The National Organization for Marriage (NOM), which is claiming it will spend $1.5 million to defeat New York’s upcoming same-sex marriage bill — including the politicians who vote for it —  has just put out an anti- “gay marriage” television spot — the exact same one they ran in 2009. Exactly the same from the revised ad, since the first one misspelled the word “marriage.” The ad itself was been debunked two years ago, and is merely hate-mongering and ignorance-reaffirming at its finest.

“The rights of people who believe that marriage means a man and a woman will no longer matter,” the voice-over in the ad falsely states. “We’ll all have to accept gay marriage whether we like it or not,” the ad warns.

When the original ad aired two years ago, The Advocate commented, “’Think same-​sex marriage doesn’t affect your family?’ asks the narrator, in twang-​inflected speech that sounds curiously out of step for the New York market. ‘Legalizing gay marriage has consequences for kids.’”

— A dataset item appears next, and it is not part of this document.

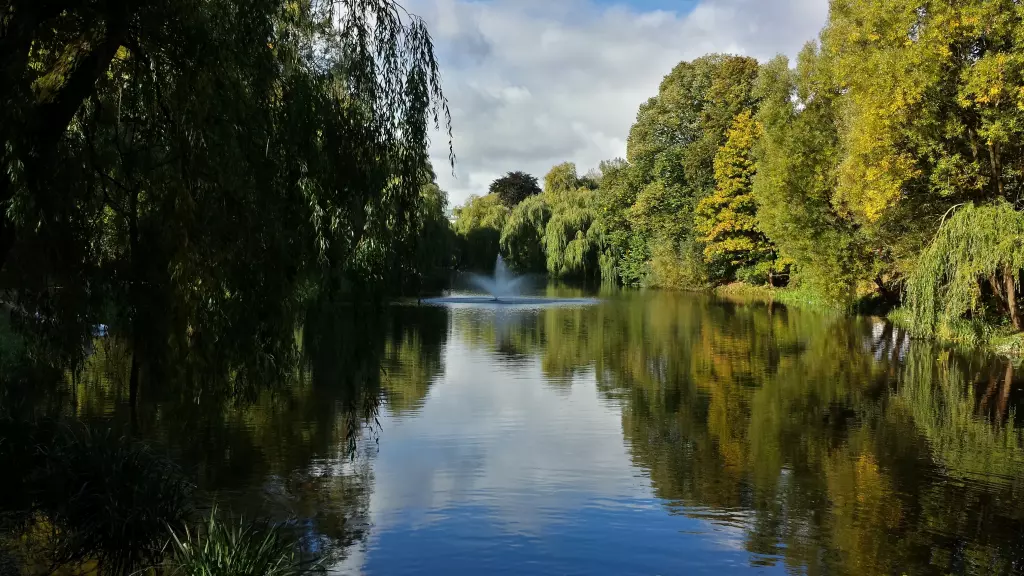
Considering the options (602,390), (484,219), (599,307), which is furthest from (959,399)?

Human Rights Campaign President Joe Solmonese rebuts NOM’s claims. “We’re fighting for loving, committed gay and lesbian couples going down to the courthouse to get married, which has absolutely nothing to do with what is taught in schools,” Solmonese said. “The ad is a piece of fiction. School districts determine what is taught in schools.”

HRC’s NOM Exposed adds, “PolitiFact, a premier non-partisan fact-checking web site,  deemed NOM’s message about schools “false” on their Truth-O-Meter as recently as February. NOM aired the same ad in 2009 while opposing marriage equality in the Empire State.”

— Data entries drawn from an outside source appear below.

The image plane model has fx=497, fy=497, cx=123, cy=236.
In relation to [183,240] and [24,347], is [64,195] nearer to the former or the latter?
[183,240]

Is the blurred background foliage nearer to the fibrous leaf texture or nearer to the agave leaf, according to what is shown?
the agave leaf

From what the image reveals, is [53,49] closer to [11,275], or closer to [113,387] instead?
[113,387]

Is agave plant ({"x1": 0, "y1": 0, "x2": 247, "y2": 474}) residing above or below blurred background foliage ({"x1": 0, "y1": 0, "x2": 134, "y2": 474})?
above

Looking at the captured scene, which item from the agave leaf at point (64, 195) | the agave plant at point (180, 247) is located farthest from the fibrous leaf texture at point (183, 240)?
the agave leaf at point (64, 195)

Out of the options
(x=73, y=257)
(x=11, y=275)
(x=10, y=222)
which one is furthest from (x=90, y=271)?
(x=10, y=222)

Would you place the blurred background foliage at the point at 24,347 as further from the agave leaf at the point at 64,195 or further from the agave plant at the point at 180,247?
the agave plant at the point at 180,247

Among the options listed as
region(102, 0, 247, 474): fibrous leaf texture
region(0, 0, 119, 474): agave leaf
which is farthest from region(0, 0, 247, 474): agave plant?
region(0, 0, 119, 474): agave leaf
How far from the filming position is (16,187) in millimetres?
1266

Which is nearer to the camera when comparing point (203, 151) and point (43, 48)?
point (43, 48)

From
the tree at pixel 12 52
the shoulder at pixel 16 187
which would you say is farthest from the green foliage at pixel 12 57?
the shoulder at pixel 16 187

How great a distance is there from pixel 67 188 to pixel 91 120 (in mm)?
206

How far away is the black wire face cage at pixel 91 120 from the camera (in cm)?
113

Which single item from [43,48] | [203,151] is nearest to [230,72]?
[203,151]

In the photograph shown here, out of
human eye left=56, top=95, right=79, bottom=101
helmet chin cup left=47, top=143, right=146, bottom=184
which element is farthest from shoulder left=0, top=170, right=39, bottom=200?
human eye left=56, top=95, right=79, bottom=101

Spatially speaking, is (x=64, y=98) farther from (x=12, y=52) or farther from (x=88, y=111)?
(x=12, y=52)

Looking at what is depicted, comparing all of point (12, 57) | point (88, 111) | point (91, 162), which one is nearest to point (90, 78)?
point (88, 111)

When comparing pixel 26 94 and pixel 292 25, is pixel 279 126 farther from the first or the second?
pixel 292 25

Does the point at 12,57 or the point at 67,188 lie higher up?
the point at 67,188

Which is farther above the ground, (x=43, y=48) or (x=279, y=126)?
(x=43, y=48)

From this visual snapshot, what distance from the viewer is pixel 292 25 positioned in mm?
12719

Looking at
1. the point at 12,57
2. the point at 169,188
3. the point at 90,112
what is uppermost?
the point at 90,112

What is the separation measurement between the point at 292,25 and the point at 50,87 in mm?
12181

“Independent fact checkers will quickly determine, as they did previously with other NOM propaganda, that things don’t quite add up in this New York commercial,” said HRC’s NOM Project Director Kevin Nix. “Fear and fiction is the mother’s milk of this secretive, virulently anti-gay organization.”

Good As You’s Jeremy Hooper, who first discovered the ad was now running, adds, “Ignore the ‘new’ branding here.”

Alvin McEwen, who explores more, in-depth, about NOM’s ad, writes, “In the commercial aimed at New York, NOM also cites the story of children in California attending the gay wedding of their teacher as yet “another danger” of gay marriage. However, NOM conveniently omitted the fact that parents gave their children permission to attend this wedding.”

Perhaps it’s not marriage equality that will affect the education New York’s children receive, but NOM’s incorrect version of facts.

(Image, top: NOM’s original 2009 ad, with the word “marriage” incorrectly spelled.)